(860) 633-0703 DrGeysen@DrGeysen.com

peace_rocks   I was recently asked to speak to a group of psychology students at a university about careers in psychology. I have done so the past few years and greatly enjoy speaking to aspiring students. I have worked as a clinical psychologist for over 20 years, long enough (!) to experience one paradigm shift and enter another with which new therapists are now experiencing with the ongoing contortions of health care reform. How did psychotherapy get here? That’s a story another piece. I want to share some words of advice to the aspiring psychotherapist entering our “field.”

In 1993, before I started grad school, I saw a psychologist for personal issues. I paid his fee with health insurance. I paid 20% of his hourly fee and

the insurance reimbursed him the other 80%. There were no deductibles. No limits. No approvals for sessions. It was a very good time. I enjoyed working with the psychologist. He wrote books, took family vacations to Maine, was a professor and had a thriving practice. I was envious. I thought: “I can do this!”. I applied to grad school and was accepted in September, 1994. I was so excited about a career as a psychologist.

However, in 1994, after tremendous academic struggle to “get in” to my Psy.D. program and learning all I needed to learn, the health care “system” was changing. I was confronted with questions: “How” am I going to “practice?” “Who” will pay for my services? “What” are my services? and (of course) “How” I will I support myself (and my wife and small child — I was a nontraditional student at 33!) What was then called an HMO (Health Maintenance Organization) would soon become a PPO (a Preferred Provider Organization). In three letters, the mental health “field” shifted from maintaining health to one in which I (with all my student loans) may or may not be “preferred” by an organization to participate. Over time things got more restrictive. Esteemed psychologists pushed single session “therapy.”

§ §

_Action item A_
Retype the passage of the essay on careers in psychology between "the insurance reimbursed" and "as a psychologist.", inclusive.
_Action item B_
According to the essay on careers in psychology, what share of the psychologist's hourly fee did the writer pay in 1993?
_Action item C_
Carry on the essay on careers in psychology from its final sentence.

_Data shown_
§ §

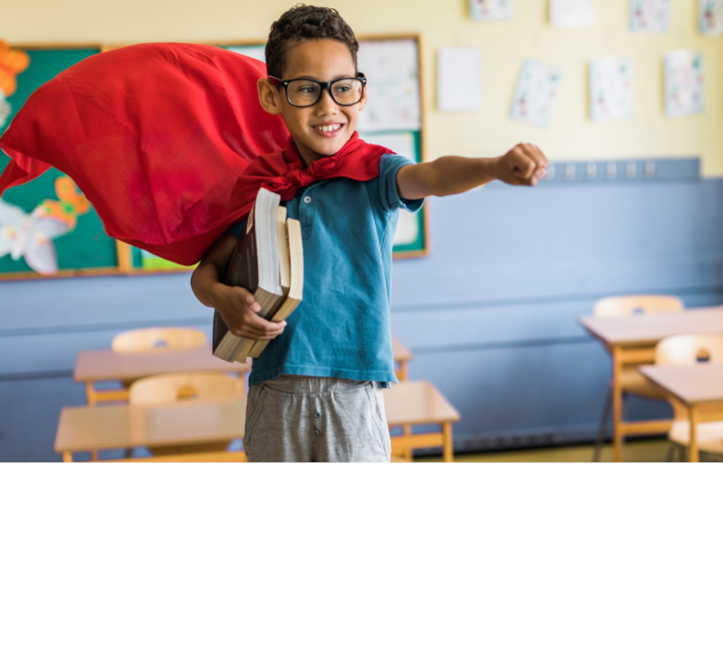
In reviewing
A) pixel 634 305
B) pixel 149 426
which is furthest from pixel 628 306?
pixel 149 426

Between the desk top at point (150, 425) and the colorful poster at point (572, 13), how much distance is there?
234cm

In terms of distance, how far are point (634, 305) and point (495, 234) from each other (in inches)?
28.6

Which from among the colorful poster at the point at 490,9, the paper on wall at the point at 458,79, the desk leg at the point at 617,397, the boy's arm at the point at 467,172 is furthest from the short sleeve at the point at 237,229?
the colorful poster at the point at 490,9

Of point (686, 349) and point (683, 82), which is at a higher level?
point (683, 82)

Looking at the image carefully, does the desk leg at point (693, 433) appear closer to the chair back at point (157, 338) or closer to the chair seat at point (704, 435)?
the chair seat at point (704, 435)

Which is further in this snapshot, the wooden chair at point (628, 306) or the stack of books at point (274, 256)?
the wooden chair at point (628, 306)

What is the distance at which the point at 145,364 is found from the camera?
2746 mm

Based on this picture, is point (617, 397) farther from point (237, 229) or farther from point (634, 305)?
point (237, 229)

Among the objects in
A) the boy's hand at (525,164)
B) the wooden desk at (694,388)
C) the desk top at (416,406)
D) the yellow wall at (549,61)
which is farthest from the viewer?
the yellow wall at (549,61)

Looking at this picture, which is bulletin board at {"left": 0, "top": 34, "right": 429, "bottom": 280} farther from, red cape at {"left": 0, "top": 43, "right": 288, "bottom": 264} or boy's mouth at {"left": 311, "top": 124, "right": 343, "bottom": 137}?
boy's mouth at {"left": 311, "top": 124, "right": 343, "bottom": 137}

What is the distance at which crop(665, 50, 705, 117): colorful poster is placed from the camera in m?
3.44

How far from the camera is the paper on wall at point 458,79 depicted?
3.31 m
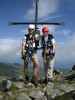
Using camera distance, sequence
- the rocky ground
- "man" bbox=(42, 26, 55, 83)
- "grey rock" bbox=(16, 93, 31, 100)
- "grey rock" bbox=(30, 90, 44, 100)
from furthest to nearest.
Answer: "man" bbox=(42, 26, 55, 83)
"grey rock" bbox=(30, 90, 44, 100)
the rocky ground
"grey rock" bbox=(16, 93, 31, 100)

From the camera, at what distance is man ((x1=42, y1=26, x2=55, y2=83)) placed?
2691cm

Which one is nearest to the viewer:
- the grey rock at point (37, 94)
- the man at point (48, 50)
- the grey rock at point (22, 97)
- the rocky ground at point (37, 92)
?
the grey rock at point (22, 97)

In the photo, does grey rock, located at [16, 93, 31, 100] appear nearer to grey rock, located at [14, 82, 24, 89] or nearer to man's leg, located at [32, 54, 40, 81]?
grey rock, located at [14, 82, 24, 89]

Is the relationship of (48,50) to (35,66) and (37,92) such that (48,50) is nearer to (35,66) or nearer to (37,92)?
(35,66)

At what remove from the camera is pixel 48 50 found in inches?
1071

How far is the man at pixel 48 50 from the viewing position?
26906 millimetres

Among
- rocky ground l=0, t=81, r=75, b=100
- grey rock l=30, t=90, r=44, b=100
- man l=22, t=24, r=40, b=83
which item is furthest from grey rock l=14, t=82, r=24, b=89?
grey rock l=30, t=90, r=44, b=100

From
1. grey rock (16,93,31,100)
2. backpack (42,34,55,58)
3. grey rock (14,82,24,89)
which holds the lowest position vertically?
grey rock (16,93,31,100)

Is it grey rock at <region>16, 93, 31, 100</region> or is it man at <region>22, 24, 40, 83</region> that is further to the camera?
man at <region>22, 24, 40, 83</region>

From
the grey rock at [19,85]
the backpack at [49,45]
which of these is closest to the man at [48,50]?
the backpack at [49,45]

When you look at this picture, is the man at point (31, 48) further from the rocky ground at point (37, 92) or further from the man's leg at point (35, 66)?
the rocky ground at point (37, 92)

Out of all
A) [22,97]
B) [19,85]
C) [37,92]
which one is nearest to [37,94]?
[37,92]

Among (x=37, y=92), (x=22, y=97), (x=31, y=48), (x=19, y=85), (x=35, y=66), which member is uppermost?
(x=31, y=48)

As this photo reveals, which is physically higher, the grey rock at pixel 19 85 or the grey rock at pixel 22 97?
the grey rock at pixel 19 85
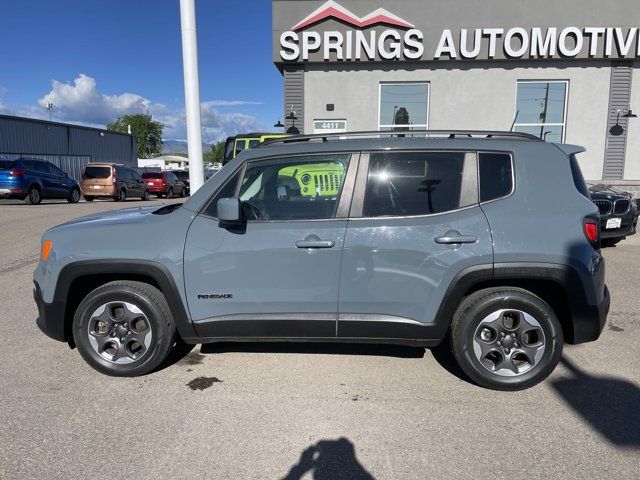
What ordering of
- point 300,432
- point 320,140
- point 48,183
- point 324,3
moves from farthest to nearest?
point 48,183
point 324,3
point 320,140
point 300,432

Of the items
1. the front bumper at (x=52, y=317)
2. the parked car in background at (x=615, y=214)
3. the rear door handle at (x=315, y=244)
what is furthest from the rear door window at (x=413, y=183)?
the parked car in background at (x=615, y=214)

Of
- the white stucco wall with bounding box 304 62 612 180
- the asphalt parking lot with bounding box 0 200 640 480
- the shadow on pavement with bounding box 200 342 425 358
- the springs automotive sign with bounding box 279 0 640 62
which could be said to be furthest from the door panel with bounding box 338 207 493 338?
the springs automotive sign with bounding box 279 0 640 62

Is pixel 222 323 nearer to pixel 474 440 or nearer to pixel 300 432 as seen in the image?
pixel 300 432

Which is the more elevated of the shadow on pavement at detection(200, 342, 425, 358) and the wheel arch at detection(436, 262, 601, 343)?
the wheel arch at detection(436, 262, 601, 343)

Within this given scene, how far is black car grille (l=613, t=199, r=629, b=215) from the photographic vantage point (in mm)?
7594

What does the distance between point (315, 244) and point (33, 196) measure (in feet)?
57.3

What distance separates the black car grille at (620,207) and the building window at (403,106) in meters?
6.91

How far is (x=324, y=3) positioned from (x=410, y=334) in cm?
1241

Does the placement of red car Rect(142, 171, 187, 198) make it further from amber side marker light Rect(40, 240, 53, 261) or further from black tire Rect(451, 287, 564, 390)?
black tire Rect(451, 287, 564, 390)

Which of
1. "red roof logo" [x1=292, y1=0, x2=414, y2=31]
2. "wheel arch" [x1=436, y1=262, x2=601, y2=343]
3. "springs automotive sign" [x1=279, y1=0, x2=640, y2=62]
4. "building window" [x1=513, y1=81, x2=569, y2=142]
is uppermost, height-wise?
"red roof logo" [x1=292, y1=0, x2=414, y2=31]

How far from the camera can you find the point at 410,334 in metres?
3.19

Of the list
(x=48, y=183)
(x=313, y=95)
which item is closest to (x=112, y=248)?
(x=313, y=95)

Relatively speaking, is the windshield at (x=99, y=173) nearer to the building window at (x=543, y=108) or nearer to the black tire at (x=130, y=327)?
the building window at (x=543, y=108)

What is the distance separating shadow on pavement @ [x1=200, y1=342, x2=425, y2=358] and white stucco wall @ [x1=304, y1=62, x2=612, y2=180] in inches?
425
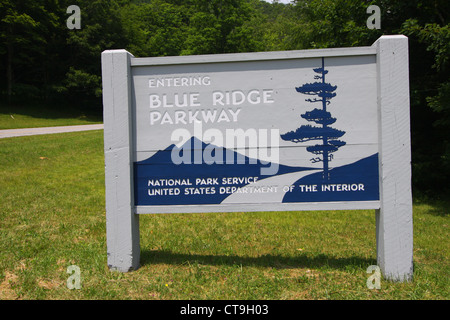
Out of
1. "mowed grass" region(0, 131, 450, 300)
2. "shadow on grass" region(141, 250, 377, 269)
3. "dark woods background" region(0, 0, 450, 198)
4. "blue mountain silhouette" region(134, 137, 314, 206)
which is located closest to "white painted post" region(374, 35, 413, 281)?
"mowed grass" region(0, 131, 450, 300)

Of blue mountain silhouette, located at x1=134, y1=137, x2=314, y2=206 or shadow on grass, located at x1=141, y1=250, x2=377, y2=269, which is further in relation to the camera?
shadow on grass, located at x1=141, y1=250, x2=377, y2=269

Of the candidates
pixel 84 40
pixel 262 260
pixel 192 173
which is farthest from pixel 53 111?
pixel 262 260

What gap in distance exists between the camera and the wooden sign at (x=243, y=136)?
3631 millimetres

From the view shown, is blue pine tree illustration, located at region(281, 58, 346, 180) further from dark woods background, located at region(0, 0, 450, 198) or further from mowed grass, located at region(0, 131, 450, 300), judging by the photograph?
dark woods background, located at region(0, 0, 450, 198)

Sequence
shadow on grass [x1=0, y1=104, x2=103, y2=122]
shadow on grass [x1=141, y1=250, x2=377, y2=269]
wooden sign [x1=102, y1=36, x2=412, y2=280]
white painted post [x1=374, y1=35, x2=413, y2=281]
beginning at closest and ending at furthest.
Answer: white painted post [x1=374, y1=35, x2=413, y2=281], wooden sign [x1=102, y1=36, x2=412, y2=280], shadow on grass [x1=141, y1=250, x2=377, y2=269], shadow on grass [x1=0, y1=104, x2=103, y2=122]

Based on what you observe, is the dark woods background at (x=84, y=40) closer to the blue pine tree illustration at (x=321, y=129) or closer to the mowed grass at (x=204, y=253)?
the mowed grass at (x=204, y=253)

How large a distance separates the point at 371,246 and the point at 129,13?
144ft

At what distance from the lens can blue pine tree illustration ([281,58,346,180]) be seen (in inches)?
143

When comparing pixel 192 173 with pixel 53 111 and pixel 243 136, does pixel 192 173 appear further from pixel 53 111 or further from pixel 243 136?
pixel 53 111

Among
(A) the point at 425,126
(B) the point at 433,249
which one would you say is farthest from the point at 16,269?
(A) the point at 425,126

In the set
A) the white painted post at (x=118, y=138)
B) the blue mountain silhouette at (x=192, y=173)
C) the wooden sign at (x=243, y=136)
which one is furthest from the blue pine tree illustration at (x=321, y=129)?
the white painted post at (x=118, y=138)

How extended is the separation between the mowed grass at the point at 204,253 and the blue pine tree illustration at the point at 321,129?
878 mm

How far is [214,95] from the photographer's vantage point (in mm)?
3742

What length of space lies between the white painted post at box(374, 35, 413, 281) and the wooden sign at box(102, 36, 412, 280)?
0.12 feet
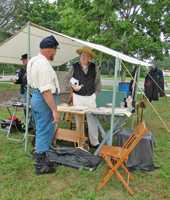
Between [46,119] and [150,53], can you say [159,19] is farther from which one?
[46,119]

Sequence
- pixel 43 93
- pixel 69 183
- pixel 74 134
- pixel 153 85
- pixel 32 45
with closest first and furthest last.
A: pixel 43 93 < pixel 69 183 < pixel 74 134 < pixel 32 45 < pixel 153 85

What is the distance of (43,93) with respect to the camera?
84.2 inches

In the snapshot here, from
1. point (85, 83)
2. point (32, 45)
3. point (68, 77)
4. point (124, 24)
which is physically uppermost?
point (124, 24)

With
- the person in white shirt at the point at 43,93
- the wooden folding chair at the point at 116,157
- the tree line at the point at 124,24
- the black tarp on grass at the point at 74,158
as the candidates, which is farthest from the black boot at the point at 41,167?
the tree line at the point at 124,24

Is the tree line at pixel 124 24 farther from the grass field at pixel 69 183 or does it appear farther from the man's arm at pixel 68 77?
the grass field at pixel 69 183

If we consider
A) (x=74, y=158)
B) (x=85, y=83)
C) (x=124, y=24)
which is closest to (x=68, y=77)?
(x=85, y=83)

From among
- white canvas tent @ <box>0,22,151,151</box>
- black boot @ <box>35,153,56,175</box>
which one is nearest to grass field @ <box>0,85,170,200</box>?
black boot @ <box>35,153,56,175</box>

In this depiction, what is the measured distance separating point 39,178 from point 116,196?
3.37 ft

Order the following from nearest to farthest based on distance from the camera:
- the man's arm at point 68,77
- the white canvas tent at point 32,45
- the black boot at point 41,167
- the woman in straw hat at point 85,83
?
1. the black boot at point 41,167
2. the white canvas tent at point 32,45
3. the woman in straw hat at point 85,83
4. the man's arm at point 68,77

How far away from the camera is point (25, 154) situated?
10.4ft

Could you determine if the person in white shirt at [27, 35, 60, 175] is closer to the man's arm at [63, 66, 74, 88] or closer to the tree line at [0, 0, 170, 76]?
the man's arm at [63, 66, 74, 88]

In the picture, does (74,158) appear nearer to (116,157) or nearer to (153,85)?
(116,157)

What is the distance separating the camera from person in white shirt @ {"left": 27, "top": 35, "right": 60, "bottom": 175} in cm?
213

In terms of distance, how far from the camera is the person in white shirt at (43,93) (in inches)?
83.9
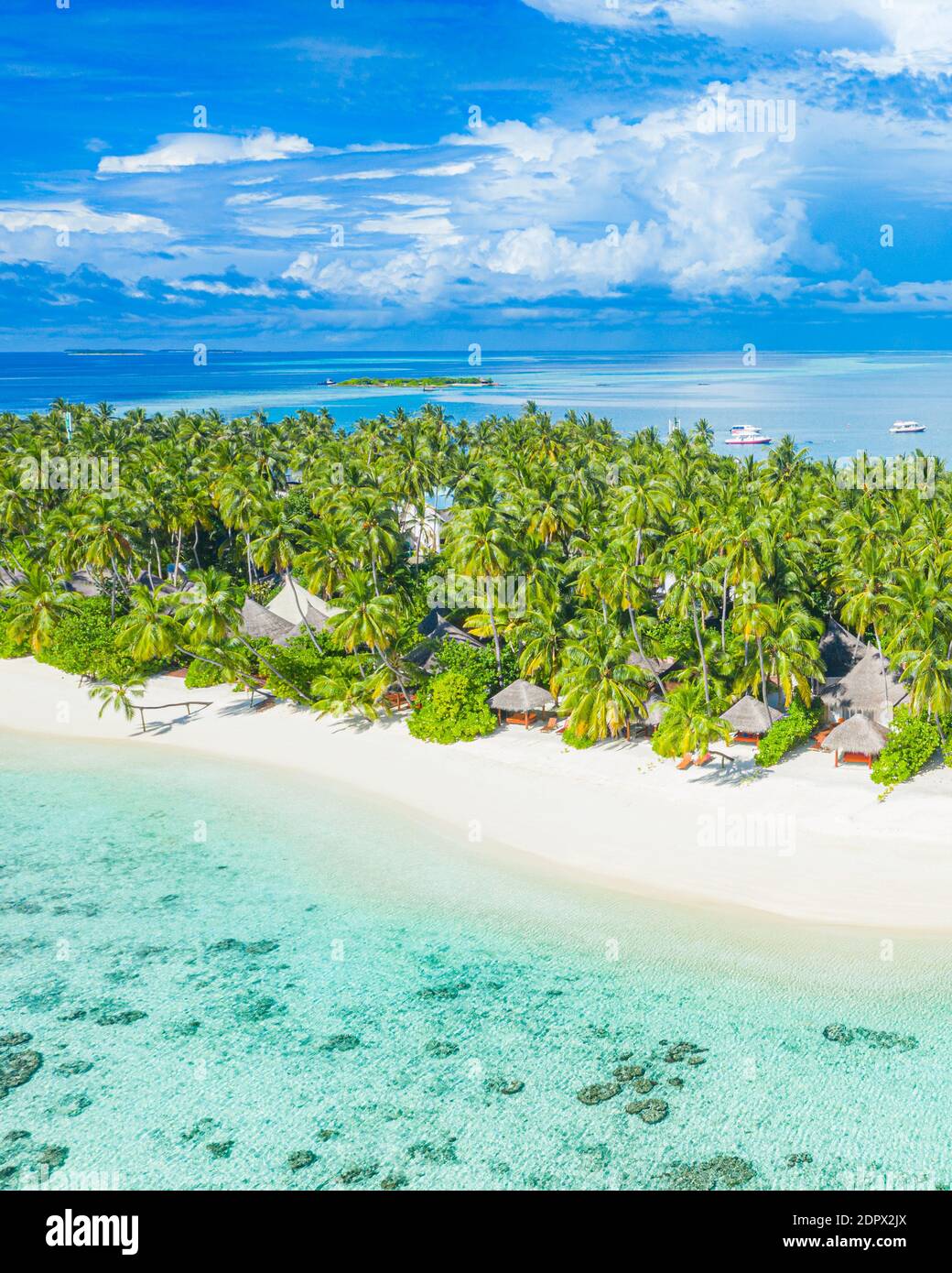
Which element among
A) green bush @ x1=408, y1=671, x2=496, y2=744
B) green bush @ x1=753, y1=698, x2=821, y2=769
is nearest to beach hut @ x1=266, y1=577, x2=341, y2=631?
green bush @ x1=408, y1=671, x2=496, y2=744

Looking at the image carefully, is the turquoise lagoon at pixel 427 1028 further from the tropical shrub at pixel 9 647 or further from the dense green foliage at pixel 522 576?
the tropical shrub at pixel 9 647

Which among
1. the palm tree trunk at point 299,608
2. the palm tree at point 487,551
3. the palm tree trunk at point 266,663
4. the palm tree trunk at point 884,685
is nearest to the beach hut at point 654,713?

§ §

_Expected answer A_
the insurance reimbursed him the other 80%. There were no deductibles. No limits. No approvals for sessions. It was a very good time. I enjoyed working with the psychologist. He wrote books, took family vacations to Maine, was a professor and had a thriving practice. I was envious. I thought: “I can do this!”. I applied to grad school and was accepted in September, 1994. I was so excited about a career as a psychologist.

_Expected answer B_
20%

_Expected answer C_
http://www.nytimes.com/1991/05/02/health/therapists-say-a-single-session-may-be-enough.html

The questions have not gone away for aspiring psychotherapists. Now, however, the field is more populated with different types of psychotherapists. There are social workers, marriage and family therapists, professional counselors. Advances in positive psychology in the last 20 years have led to the tremendous growth in coaching and the human potential “movement” (which I wrote about in a prior blog post). I think the answers may be just as they were with me, don’t be content to just be a therapist. Develop a niche specialty. Work as a behavior analyst. Work as an addictions counselor. Work with families struggling with limited social resources and need parenting support. Grow this niche and present yourself as the expert in this particular field. It may not feel like “doing therapy”, but it may allow you to broaden your skill set and work productively while growing a practice. Try to stay away from taking health insurance which seems less likely to be able to sustain a new practice. You’ll be working far harder and for less than you’re worth. Burnout is likely.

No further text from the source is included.